Here, we outline five positive interventions to help build a more anti-oppressive and decolonial ecology (Fig. 2). In doing this, we recognize that the work of decoloniality and promoting inclusive excellence cuts across multiple dimensions of power and privilege, including (among others): race; gender; sexuality; nationality; institutional and socioeconomic status; neurodiversity; and passport positionality (that is, the countries one can visit without a visa and the strength of the associated currency). Through exploring these actions, we aim to promote ways of practising ecology that are more creative, reflective, equitable, inclusive and effective. We note that these actions are not offered as a checklist capable of undoing unjust systems worldwide, nor to overshadow long histories of place-based anti-colonial and anti-racist struggle, but as connection points to action for practising ecologists.
Decolonize your mind
There are multiple ways of knowing.
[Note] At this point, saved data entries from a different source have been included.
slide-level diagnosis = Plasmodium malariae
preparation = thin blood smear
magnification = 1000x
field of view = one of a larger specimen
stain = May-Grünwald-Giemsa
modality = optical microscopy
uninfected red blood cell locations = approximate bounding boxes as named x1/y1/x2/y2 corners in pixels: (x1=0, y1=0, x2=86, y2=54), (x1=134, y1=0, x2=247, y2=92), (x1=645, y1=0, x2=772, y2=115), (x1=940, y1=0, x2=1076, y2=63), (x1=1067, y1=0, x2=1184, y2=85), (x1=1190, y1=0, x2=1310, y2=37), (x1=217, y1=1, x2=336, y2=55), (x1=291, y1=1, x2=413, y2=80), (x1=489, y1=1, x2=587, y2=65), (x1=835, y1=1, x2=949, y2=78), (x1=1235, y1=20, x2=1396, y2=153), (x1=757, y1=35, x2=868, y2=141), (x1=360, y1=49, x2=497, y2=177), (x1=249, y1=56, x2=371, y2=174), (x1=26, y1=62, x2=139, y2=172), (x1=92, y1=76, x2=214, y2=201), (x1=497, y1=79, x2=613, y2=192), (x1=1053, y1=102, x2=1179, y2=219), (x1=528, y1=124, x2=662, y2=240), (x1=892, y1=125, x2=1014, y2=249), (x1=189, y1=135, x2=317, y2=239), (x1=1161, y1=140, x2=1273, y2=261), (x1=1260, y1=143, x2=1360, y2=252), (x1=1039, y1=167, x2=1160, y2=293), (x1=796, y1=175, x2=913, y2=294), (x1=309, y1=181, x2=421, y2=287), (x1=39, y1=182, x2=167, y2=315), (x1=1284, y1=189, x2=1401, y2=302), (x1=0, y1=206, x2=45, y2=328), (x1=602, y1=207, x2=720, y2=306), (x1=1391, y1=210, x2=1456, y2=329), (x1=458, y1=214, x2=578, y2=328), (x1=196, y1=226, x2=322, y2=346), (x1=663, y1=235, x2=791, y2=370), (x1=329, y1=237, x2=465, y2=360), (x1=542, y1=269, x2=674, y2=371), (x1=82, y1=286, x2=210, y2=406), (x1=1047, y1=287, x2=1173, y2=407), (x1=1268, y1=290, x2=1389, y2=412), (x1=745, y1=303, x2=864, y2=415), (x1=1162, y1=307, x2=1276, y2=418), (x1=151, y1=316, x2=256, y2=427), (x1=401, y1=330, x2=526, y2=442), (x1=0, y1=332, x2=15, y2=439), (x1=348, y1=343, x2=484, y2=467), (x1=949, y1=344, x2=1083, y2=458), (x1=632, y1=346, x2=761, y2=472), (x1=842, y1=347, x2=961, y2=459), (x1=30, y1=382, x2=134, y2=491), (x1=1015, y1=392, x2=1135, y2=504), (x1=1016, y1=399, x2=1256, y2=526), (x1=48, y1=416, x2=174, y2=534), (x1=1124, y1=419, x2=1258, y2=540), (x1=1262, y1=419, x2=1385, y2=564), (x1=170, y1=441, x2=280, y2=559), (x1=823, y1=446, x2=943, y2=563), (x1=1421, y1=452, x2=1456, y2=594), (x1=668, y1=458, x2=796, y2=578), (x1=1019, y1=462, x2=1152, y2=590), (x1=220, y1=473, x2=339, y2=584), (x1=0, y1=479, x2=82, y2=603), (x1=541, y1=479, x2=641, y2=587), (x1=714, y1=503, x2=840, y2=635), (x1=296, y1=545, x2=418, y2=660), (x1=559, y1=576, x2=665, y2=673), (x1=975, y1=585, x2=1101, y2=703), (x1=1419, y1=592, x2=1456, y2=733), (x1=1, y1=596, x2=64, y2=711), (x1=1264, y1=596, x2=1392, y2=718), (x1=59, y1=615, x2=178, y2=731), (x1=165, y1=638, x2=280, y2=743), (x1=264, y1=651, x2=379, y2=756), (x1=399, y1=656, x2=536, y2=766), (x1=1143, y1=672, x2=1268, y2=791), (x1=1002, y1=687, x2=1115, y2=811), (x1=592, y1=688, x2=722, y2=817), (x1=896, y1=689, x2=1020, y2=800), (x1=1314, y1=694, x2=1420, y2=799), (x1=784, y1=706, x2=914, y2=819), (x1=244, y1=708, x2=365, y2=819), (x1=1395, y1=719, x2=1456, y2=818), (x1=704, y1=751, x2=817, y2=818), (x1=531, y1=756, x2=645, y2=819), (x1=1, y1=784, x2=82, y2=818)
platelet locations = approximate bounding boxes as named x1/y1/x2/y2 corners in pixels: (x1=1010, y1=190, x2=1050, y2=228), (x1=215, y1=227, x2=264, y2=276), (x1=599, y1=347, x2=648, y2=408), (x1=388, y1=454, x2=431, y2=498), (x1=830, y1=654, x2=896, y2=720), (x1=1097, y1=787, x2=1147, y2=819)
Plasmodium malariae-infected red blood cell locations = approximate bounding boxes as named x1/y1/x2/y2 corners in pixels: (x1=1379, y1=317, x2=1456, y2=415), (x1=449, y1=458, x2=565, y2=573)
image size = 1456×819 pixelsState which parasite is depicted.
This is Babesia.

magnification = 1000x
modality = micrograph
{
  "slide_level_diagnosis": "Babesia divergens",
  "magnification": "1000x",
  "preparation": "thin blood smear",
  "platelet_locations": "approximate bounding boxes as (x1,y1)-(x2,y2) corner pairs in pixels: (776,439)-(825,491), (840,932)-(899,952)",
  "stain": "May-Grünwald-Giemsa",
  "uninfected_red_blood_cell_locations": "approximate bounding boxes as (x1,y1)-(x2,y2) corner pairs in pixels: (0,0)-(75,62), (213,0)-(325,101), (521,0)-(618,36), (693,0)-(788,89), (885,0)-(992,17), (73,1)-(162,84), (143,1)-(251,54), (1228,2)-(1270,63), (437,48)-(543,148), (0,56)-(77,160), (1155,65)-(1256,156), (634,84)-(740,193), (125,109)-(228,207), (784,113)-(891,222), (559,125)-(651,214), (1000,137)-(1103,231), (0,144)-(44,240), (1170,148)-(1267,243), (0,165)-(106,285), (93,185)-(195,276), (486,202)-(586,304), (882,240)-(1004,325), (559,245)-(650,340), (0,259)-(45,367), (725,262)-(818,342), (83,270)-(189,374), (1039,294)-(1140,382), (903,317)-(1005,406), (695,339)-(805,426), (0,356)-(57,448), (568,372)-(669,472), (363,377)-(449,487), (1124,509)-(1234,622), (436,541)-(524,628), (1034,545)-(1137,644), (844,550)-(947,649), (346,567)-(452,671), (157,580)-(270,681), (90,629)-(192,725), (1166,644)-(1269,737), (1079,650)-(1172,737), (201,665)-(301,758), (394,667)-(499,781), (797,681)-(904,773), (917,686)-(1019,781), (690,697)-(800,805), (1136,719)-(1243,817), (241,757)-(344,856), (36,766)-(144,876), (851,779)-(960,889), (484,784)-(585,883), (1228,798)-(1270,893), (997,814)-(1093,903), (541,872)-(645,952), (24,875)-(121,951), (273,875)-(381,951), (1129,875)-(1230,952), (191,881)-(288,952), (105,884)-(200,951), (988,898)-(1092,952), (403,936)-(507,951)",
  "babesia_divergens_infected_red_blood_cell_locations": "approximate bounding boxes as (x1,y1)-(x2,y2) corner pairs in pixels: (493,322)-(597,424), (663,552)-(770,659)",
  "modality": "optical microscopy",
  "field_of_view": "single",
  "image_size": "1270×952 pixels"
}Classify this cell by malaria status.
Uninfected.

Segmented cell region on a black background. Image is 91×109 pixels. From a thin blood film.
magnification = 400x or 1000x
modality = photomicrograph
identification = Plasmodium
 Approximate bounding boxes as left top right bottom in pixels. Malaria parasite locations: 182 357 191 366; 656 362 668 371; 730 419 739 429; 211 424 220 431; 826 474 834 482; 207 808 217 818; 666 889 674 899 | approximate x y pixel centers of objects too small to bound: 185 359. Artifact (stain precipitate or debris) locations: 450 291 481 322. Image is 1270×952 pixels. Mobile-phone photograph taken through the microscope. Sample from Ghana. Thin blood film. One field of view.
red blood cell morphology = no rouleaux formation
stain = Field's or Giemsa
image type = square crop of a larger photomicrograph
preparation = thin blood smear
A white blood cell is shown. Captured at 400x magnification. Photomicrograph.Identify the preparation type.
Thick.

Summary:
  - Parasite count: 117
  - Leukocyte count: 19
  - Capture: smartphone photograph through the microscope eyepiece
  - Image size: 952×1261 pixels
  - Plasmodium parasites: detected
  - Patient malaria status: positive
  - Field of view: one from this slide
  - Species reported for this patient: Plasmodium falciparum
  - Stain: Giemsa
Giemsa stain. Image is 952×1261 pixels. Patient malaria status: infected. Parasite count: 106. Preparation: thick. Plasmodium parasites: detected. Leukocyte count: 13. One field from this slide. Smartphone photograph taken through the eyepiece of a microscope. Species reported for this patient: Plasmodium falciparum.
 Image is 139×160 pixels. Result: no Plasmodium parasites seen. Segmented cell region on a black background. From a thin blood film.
By not engaging diverse knowledge systems, ecological researchers limit their own knowledge and limit the potential impact of their work. Scholars from colonized backgrounds have often had to become ontologically conversant across multiple knowledge systems in order simply to be heard in ecology23. The same effort has not been required of largely white, Western establishment ecologists. The labour of this work must be rebalanced.
First, language shapes how we think about and understand the world24, and modern English emerged in the context of empire25. Although it was not always the case, since the twentieth century, English has been the dominant form of knowledge communication in science26,27, which can lead to publication bias against non-native English-speaking scientists28. When one reads, writes and thinks in English, it is easy to forget that for the majority of people ecological knowledge is produced and tested in other tongues5. For instance, the separation of rational self (culture) and wild nature in English language thinking is a result of post-Enlightenment rationality as an historical process, and is sociological and cultural, not empirical29. In contrast, nature is relational in many other languages. For example, the isiXhosa root word for the environment is difficult to translate into English. Indalo means both creation and nature. Kwezendalo means of or in the environment. Umdali is the creator. The implication is that people (abantu) are located within the environment. Recent Western ecological concepts such as social–ecological or coupled human–natural systems are therefore already the de facto way of thinking in many non-European languages30,31.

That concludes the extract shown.